Moments after my daughter’s birth, I was in tears, though not the kind I was expecting. My wife, Meghan, had just endured a grueling 18-hour labor, and I was standing at the foot of her bed as the doctor retrieved a ruddy, shrieking alien from between her legs and placed it in her arms.
“She’s certainly vigorous,” the doctor said, her voice overly upbeat. “At least you won’t have to worry about her not communicating her needs.”
For the first several hours of her life, Juniper didn’t stop making her needs known. A nurse led us to a fluorescent-lit room barely wide enough for two beds and closed the door, trapping the cries — and us — inside.

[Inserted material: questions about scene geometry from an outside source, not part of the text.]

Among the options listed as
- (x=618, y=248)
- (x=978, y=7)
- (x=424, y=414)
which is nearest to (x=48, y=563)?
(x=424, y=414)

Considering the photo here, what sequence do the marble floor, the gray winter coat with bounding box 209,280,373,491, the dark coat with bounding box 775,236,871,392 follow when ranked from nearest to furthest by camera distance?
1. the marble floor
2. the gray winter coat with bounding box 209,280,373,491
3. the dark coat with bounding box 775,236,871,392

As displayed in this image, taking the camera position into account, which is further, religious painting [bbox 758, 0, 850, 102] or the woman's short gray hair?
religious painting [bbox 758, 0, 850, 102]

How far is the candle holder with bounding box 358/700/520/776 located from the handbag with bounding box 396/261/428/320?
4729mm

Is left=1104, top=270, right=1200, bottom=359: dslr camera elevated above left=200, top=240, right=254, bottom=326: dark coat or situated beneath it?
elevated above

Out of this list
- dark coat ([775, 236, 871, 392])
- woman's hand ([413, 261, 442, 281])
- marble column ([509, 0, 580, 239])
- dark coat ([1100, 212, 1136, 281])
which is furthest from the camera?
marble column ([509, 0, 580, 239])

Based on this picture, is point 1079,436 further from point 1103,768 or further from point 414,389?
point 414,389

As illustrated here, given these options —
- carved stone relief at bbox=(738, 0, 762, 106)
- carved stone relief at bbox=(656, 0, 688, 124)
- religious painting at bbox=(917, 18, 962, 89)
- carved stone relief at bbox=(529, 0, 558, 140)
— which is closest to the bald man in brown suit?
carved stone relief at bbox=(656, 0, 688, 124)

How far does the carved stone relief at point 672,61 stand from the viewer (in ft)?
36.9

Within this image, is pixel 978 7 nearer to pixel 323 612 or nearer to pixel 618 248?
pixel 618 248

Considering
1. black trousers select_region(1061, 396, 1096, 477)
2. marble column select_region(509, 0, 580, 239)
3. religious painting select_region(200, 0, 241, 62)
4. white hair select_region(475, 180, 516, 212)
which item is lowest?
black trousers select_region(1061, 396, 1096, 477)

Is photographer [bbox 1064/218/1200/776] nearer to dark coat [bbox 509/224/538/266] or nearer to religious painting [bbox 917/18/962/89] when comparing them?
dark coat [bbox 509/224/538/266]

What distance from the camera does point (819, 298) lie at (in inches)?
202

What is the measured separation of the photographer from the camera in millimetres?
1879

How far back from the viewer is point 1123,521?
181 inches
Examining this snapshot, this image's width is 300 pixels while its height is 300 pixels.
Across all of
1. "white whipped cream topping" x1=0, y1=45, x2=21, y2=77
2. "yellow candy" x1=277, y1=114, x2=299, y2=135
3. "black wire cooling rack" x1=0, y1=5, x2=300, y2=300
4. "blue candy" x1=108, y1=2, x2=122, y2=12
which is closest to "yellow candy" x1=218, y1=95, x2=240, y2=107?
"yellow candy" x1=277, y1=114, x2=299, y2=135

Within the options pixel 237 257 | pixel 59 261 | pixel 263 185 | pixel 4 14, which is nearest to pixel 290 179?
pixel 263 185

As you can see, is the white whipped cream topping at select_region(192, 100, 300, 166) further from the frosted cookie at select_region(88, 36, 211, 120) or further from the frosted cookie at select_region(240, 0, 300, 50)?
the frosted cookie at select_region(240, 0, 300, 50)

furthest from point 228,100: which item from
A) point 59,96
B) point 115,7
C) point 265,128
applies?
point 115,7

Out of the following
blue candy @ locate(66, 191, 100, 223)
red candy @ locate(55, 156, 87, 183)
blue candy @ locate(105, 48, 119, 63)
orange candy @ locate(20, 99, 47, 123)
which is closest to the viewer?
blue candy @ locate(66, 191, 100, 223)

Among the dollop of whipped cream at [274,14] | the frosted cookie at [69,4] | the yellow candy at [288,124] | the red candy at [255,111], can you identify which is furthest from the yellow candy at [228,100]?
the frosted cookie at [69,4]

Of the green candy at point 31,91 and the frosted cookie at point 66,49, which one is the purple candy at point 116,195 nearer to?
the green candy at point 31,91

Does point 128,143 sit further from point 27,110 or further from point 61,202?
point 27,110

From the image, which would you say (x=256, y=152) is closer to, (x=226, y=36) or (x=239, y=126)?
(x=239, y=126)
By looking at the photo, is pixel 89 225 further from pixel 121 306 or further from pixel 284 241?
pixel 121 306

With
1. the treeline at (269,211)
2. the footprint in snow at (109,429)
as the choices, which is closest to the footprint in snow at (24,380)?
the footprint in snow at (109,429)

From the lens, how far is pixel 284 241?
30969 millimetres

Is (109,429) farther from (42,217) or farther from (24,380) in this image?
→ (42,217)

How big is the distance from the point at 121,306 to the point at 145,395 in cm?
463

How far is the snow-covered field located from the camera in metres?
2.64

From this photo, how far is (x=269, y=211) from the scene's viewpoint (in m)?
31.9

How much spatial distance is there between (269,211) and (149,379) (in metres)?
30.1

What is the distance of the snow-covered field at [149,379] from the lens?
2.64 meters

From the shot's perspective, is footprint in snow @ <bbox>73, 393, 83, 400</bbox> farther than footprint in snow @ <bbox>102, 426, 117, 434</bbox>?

From the outset, breastfeeding went poorly. We were harvesting colostrum like a rare earth mineral and feeding it to Juniper through a syringe. We tried swaddling her, but she easily wriggled free. Eventually, Meghan pressed Juniper against her body, hoping that one of skin-to-skin’s seemingly mystical qualities included temporary paralysis (it didn’t).
Outside, the sky was a perfect June blue in Seattle, the Olympic Mountains jutting out clear and white against the horizon. I thought about how, just a few days prior, Meghan and I had watched a breakdance performance at the Neptune Theatre, gone out for Indian food, bought Kewpie mayo at Costco. The modest makings of a life I’d now give anything to reclaim.